In the Survey research world, K-means has a very chequered reputation amongst those who have used it extensively. It is exceptionally sensitive to changes in input variables and to the choice of the number of clusters. The first is a particular problem unless there is an underlying theory about the relevant variables. Adding one variable can change the entire solution dramatically. I stopped using it years ago in favour of latent class analysis and latent continua, especially via the use of correspondence analysis. k-mean is also not great with non-continuous variables.

Jim Frost says

Hi Neil,

Thanks for sharing your experiences with K means clustering. It’s great when readers write about their real-world usage of statistical procedures. I think you raise some great points in your comments. First of all, not all tools work in all contexts. Secondly, it’s important to assess the results and determine whether they make sense given your subject-area knowledge. Don’t treat any procedure as a black box that just spits out an answer that you assume is correct. Verify!

Think of it this way. Classifying any set of observations using a set of variables can be tricky even when you have experts in the subject area doing the classification. There can be disagreements between experts on how to weight the different variables and where to draw lines between different categories. Now imagine doing that with a statistical algorithm that doesn’t use any subject-area knowledge but does assess the data using an objective approach that considers a large number of variables. There are bound to be pros and cons. Various difficulties. And so on. There is also the question of how many groups are optimal.

In short, I’m sure how well it works varies by area.

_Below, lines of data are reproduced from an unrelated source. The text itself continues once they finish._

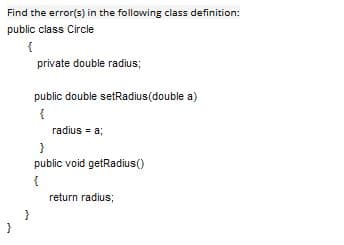 Find the error(s) in the following class definition:
public class Circle
private double radius;
public double setRadius(double a)
{
radius = a;
public void getRadius()
{
return radius;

I think K means clustering has its place, particularly when you think the big data arena and where the risk of misclassification is small. Maybe you classify people into different groups and the based on the groups either target them with different types of advertising or product recommendations.

Funsho Olukade says

Thank you Prof. Clearly K means clustering as a statistical tool can help create meaning out of a cacophony of data just as your given example clearly demonstrated it.

Jim Frost says

Hi Funsho, thanks! And I love how you phrase it, “creating meaning out of a cacophony of data!” That’s exactly what it does!